Github user sraghunandan commented on a diff in the pull request:
https://github.com/apache/carbondata/pull/2805#discussion_r226926054
--- Diff: docs/configuration-parameters.md ---
@@ -75,7 +75,7 @@ This section provides the details of all the
configurations required for the Car
| carbon.use.multiple.temp.dir | false | When multiple disks are present
in the system, YARN is generally configured with multiple disks to be used as
temp directories for managing the containers. This configuration specifies
whether to use multiple YARN local directories during data loading for disk IO
load balancing.Enable ***carbon.use.local.dir*** for this configuration to take
effect. **NOTE:** Data Loading is an IO intensive operation whose performance
can be limited by the disk IO threshold, particularly during multi table
concurrent data load.Configuring this parameter, balances the disk IO across
multiple disks there by improving the over all load performance. |
| carbon.sort.temp.compressor | (none) | CarbonData writes every
***carbon.sort.size*** number of records to intermediate temp files during data
loading to ensure memory footprint is within limits. These temporary files can
be compressed and written in order to save the storage space. This
configuration specifies the name of compressor to be used to compress the
intermediate sort temp files during sort procedure in data loading.

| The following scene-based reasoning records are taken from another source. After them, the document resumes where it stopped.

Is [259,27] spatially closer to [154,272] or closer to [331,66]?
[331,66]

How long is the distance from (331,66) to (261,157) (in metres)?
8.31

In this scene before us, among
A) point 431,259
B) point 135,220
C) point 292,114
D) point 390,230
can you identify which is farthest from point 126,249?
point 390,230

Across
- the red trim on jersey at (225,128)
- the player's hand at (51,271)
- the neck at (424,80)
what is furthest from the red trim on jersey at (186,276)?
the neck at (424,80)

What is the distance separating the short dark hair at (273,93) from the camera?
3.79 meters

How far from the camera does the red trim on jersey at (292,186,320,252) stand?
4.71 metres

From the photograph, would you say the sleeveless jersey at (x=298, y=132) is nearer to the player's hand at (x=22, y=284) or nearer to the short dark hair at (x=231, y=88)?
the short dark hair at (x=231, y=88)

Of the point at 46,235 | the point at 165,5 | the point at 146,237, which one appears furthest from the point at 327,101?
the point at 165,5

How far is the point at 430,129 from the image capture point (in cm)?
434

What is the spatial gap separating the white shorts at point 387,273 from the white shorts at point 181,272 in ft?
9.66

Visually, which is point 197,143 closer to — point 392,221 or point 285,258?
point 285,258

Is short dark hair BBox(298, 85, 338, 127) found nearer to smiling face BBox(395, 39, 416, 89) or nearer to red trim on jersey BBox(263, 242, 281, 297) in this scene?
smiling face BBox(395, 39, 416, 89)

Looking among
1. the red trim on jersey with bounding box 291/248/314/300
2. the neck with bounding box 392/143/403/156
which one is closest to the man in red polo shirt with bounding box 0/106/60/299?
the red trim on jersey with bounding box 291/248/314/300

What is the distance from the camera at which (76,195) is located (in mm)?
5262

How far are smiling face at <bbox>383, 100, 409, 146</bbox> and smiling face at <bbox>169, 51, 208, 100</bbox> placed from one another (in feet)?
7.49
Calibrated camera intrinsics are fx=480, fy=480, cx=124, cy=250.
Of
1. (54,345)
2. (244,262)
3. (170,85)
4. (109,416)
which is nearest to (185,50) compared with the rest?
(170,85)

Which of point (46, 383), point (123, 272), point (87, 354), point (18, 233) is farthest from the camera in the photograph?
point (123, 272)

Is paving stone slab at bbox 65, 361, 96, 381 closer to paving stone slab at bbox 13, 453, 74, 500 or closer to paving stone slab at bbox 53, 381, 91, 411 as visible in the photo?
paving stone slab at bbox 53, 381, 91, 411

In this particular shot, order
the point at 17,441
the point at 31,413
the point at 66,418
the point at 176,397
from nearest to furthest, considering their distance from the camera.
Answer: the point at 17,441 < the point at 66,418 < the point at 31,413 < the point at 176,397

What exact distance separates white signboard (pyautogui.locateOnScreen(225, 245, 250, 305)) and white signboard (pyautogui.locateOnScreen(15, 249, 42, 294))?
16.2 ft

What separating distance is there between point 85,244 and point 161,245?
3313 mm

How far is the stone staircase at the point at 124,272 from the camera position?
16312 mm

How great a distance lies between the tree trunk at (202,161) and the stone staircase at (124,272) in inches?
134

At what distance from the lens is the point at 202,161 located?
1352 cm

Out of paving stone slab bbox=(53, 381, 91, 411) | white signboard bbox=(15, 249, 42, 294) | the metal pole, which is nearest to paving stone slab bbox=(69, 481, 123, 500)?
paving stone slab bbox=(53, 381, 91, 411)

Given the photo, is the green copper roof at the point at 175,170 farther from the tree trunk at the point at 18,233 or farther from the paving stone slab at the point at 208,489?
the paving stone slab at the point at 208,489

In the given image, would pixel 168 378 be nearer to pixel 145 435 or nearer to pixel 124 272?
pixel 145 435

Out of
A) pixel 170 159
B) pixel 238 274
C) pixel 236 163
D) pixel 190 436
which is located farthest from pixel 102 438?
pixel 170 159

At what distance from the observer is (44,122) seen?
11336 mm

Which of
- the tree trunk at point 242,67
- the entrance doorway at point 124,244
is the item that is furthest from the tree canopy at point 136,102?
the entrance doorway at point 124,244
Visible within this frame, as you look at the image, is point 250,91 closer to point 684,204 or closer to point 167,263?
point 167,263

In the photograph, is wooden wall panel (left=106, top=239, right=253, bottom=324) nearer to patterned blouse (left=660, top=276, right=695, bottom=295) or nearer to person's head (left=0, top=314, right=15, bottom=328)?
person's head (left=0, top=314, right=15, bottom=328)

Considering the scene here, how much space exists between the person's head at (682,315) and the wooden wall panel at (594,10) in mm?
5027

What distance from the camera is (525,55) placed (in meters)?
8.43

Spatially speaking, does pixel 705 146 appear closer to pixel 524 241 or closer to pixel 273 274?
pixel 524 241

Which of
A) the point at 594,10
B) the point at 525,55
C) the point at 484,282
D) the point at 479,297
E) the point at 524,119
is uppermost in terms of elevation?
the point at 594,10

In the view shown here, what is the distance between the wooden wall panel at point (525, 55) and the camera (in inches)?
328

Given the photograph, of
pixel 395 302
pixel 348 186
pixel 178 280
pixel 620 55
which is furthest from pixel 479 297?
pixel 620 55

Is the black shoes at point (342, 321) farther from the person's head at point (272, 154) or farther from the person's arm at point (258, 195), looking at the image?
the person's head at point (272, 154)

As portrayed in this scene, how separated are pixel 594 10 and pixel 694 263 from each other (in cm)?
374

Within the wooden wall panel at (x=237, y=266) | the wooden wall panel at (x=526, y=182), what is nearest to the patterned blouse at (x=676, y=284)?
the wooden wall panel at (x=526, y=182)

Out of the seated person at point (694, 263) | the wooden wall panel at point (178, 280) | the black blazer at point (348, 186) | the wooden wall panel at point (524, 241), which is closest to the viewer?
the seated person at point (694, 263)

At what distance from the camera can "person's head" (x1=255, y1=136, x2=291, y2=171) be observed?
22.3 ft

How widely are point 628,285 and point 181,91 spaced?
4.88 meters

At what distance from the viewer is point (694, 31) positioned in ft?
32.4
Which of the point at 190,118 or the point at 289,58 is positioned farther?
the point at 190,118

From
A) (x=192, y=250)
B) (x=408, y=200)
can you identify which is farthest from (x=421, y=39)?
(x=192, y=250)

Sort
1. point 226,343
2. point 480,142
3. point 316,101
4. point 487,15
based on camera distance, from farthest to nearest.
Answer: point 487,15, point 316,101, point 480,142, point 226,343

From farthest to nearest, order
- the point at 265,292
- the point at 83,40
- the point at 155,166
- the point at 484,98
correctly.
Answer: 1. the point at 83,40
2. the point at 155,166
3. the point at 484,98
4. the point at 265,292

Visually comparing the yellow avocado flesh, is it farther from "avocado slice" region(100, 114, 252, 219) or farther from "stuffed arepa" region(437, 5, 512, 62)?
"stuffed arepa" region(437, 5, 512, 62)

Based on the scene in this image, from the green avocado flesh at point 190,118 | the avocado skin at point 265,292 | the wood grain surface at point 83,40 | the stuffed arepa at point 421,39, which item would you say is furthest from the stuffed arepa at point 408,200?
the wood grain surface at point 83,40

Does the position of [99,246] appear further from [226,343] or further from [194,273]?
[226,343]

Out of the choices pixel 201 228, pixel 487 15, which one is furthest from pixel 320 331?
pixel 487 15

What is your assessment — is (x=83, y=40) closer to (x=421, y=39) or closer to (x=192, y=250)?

The valid
values are 'SNAPPY','GZIP','BZIP2','LZ4','ZSTD' and empty. By default, empty
means that Carbondata will not compress the sort temp files. **NOTE:**
Compressor will be useful if you encounter disk bottleneck.Since the data needs
to be compressed and decompressed,it involves additional CPU cycles,but is
compensated by the high IO throughput due to less data to be written or read
from the disks. |
| carbon.load.skewedDataOptimization.enabled | false | During data
loading,CarbonData would divide the number of blocks equally so as to ensure
all executors process same number of blocks. This mechanism satisfies most of
the scenarios and ensures maximum parallel processing for optimal data loading
performance.In some business scenarios, there might be scenarios where the size
of blocks vary significantly and hence some executors would have to do more
work if they get blocks containing more data. This configuration enables size
based block allocation strategy for data loading. When loading, carbondata will
use file size based block allocation strategy for task distribution. It will
make sure that all the executors process the same size of data.**NOTE:** This
configuration is useful if the size of your input data files varies widely, say
1MB to 1GB.For this configuration to work effectively,knowing the data pattern
and size is important and necessary. |
-| carbon.load.min.size.enabled | false | During Data Loading, CarbonData
would divide the number of files among the available executors to parallelize
the loading operation. When the input data files are very small, this action
causes to generate many small carbondata files. This configuration determines
whether to enable node minumun input data size allocation strategy for data
loading.It will make sure that the node load the minimum amount of data there
by reducing number of carbondata files.**NOTE:** This configuration is useful
if the size of the input data files are very small, like 1MB to 256MB.Refer to
***load_min_size_inmb*** to configure the minimum size to be considered for
splitting files among executors. |
+| carbon.load.min.size.enabled | false | During Data Loading, CarbonData
would divide the number of files among the available executors to parallelize
the loading operation. When the input data files are very small, this action
causes to generate many small carbondata files. This configuration determines
whether to enable node minumun input data size allocation strategy for data
loading. It will make sure that the nodes load the minimum amount of data there
by reducing number of carbondata files.**NOTE:** This configuration is useful
if the size of the input data files are very small, like 1MB to 256MB.Refer to
***load_min_size_inmb*** to configure the minimum size to be considered for
splitting files among executors. |
--- End diff --
add space after full stops
---